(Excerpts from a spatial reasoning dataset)
## Begin

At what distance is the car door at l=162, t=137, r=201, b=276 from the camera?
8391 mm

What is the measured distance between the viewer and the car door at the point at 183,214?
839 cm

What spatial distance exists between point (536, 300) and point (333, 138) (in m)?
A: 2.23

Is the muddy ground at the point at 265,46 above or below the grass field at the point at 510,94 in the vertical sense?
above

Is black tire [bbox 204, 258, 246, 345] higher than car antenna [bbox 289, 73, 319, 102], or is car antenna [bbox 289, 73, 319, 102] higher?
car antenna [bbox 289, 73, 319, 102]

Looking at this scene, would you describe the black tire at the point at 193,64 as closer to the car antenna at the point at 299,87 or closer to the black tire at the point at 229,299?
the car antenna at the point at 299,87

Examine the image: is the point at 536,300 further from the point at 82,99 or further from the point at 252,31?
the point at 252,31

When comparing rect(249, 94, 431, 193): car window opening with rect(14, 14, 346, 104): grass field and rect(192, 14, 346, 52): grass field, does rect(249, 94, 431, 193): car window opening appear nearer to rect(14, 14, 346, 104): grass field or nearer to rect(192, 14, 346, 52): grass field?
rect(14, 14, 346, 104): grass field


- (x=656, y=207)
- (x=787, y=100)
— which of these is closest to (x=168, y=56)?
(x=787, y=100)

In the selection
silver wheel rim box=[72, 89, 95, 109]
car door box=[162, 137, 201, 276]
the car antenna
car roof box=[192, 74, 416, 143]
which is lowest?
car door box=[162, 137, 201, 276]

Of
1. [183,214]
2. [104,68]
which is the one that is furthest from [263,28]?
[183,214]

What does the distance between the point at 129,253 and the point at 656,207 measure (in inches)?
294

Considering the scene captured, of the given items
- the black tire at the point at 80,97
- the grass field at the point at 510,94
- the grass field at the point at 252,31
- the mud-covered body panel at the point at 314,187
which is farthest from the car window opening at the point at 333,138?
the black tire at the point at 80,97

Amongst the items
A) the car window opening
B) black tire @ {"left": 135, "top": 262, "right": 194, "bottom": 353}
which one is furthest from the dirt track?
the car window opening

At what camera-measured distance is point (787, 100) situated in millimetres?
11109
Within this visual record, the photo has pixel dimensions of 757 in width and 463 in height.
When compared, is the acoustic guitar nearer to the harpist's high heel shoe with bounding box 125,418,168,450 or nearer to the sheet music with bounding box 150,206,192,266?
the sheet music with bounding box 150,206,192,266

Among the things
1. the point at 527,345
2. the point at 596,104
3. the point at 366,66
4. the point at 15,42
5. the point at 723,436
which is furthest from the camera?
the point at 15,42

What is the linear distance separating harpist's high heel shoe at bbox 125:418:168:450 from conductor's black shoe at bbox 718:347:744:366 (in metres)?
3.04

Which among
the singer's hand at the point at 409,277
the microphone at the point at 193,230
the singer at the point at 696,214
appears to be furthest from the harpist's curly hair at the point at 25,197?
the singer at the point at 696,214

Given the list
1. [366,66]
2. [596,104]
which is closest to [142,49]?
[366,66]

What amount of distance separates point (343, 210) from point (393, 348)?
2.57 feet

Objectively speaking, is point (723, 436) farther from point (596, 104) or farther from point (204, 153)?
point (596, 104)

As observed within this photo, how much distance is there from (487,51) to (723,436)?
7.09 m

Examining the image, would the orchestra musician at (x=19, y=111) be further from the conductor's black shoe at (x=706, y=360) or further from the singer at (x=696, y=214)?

## End

- [EXERCISE DETAILS] Retype all of the data above line for line, changing nothing.

- [CORRECT RESPONSE]
At what distance is the car door at l=162, t=137, r=201, b=276 from the camera?
8391 mm

What is the measured distance between the viewer and the car door at the point at 183,214?
839 cm

What spatial distance exists between point (536, 300) and point (333, 138) (in m)?
A: 2.23

Is the muddy ground at the point at 265,46 above or below the grass field at the point at 510,94 in the vertical sense?
above

Is black tire [bbox 204, 258, 246, 345] higher than car antenna [bbox 289, 73, 319, 102], or is car antenna [bbox 289, 73, 319, 102] higher?
car antenna [bbox 289, 73, 319, 102]

Looking at this scene, would you describe the black tire at the point at 193,64 as closer to the car antenna at the point at 299,87 or closer to the black tire at the point at 229,299?
the car antenna at the point at 299,87

Examine the image: is the point at 536,300 further from the point at 82,99 or further from the point at 252,31?
the point at 252,31

When comparing rect(249, 94, 431, 193): car window opening with rect(14, 14, 346, 104): grass field and rect(192, 14, 346, 52): grass field, does rect(249, 94, 431, 193): car window opening appear nearer to rect(14, 14, 346, 104): grass field or nearer to rect(192, 14, 346, 52): grass field?
rect(14, 14, 346, 104): grass field


- (x=656, y=207)
- (x=787, y=100)
— which of these is closest to (x=168, y=56)?
(x=787, y=100)

In the selection
silver wheel rim box=[72, 89, 95, 109]
car door box=[162, 137, 201, 276]
the car antenna
car roof box=[192, 74, 416, 143]
which is lowest?
car door box=[162, 137, 201, 276]

Of
1. [183,214]
2. [104,68]
which is the one that is furthest from [263,28]?
[183,214]

What does the distance between the point at 129,253 and the point at 656,207 measure (in inches)?
294

Considering the scene captured, of the given items
- the black tire at the point at 80,97
- the grass field at the point at 510,94
- the grass field at the point at 252,31
- the mud-covered body panel at the point at 314,187
which is farthest from the car window opening at the point at 333,138?
the black tire at the point at 80,97

Amongst the items
A) the car window opening
B) black tire @ {"left": 135, "top": 262, "right": 194, "bottom": 353}
which one is furthest from the dirt track?
the car window opening

At what camera-measured distance is point (787, 100) situated in millimetres?
11109
Within this visual record, the photo has pixel dimensions of 757 in width and 463 in height.
When compared, is the acoustic guitar nearer to the harpist's high heel shoe with bounding box 125,418,168,450 or nearer to the sheet music with bounding box 150,206,192,266?
the sheet music with bounding box 150,206,192,266

Among the things
1. the point at 527,345
2. the point at 596,104
3. the point at 366,66
4. the point at 15,42
5. the point at 723,436
which is furthest from the camera?
the point at 15,42

What is the linear distance separating harpist's high heel shoe at bbox 125:418:168:450 from conductor's black shoe at bbox 718:347:744:366 (in metres)?
3.04

Which among
the singer's hand at the point at 409,277
the microphone at the point at 193,230
the singer at the point at 696,214
appears to be furthest from the harpist's curly hair at the point at 25,197?
the singer at the point at 696,214

Given the list
1. [366,66]
2. [596,104]
which is closest to [142,49]?
[366,66]

What amount of distance separates point (343, 210) from point (393, 348)?
2.57 feet

Objectively speaking, is point (723, 436) farther from point (596, 104) or farther from point (204, 153)?
point (596, 104)

As observed within this photo, how much distance is there from (487,51) to (723,436)?
7.09 m

Examining the image, would the orchestra musician at (x=19, y=111) be further from the conductor's black shoe at (x=706, y=360) or further from the singer at (x=696, y=214)?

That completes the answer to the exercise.